That response, decided and executed at command, operational and street level, would quickly reveal what just about everybody knew anyway: There was no military solution to the conflict in Northern Ireland. Yet, for all the invective leveled at the British army over the years, much of it justified, there would never be a solution hammered out beyond the bounds of the military presence either.

The sight of soldiers firing automatic weapons in streets that could just as easily have been in Leeds or Newcastle; the flag-draped coffins being rolled out of military transport aircraft at RAF bases back in England; the sheer draining expense and futility of it all, would draw into the debate on Ireland that part of the British political establishment and broader British public opinion which viewed the North as being something more than just a security problem, a just war against mindless terrorism.
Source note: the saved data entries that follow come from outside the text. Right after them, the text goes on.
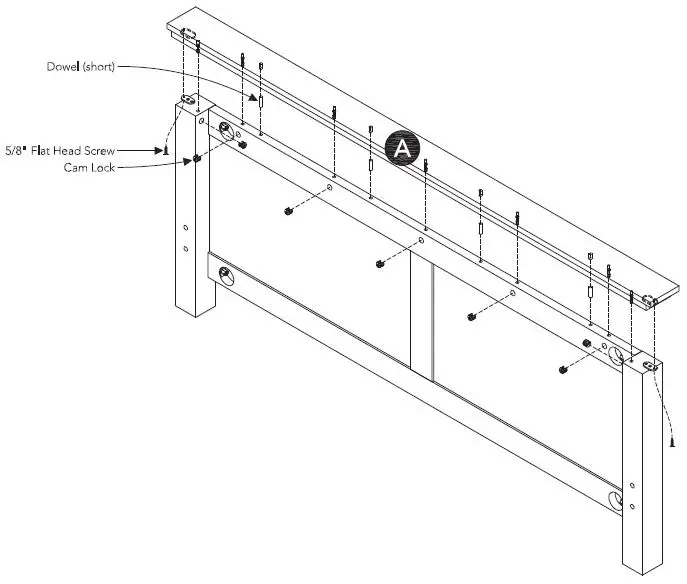 Dowel (short)

5/8" Flat Head Screw

Cam Lock

A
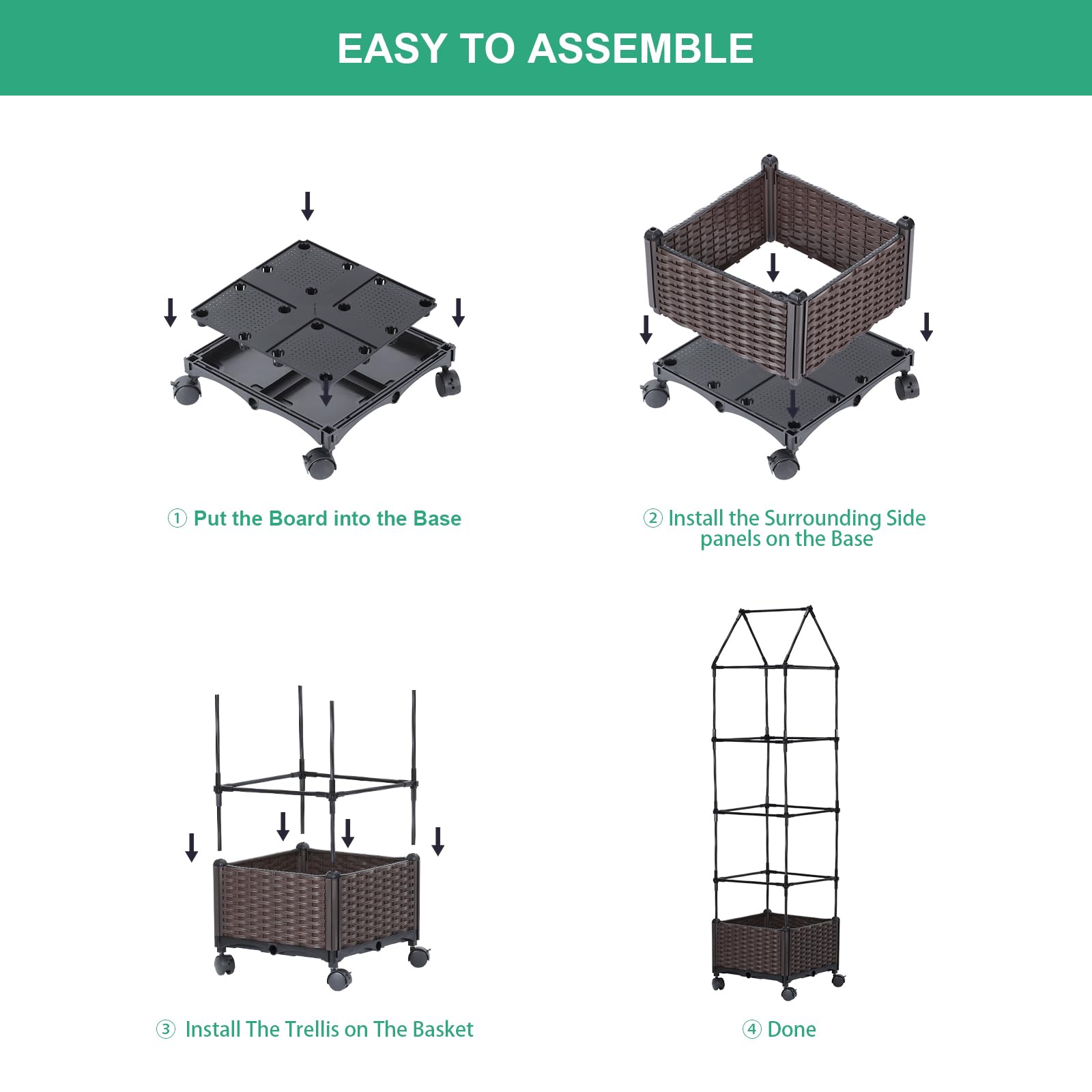 EASY TO ASSEMBLE

① Put the Board into the Base

② Install the Surrounding Side panels on the Base

③ Install The Trellis on The Basket

④ Done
The slogan "Troops Out" is as British as it is Irish. The military stopgap, for that’s what it turned out to be, illustrated, more than just about any other British initiative, how crucial it was to face up to the fact that Northern Ireland wasn’t a normal place or, as Margaret Thatcher would have it, a place as British as Finchley. It never was and never could be.

The future of the British military presence in Northern Ireland is as yet uncertain. The military profile may well have been lowered as a result of the Good Friday accord. Not a few nationalists – some would smile at the irony – might well have slept a little better in their beds as a result of massive recent deployments of soldiers at parade hotspots, not least the Garvaghy Road.

But the British military presence in Northern Ireland remains significant even if its deployment, in some areas, though by no means all, is more subtle. "Troops Out" remains part of the solution to the North’s woes, but only part. Fair policing, equal employment opportunities, the evolution of what most of us would see as normal political discourse and everyday business between the two communities must take root hand-in-hand with the final demilitarization of a conflict that was never classically military to begin with.

A full withdrawal of British troops will not by itself lead to a just and lasting peace, a foundation for a better society in Northern Ireland, a better Ireland in total. It will, however, be an essential part – for it can be gradual – and ultimately positive consequence of the peace process, should that process survive and ultimately thrive.

It can only be hoped that 30 years from now, the sight of young British troops in the streets and country lanes of Northern Ireland will have become a distant memory, along with the bigotry, intolerance, social inequality and historical blundering that gave their helmeted forebears cause to march, drink tea, kill and die.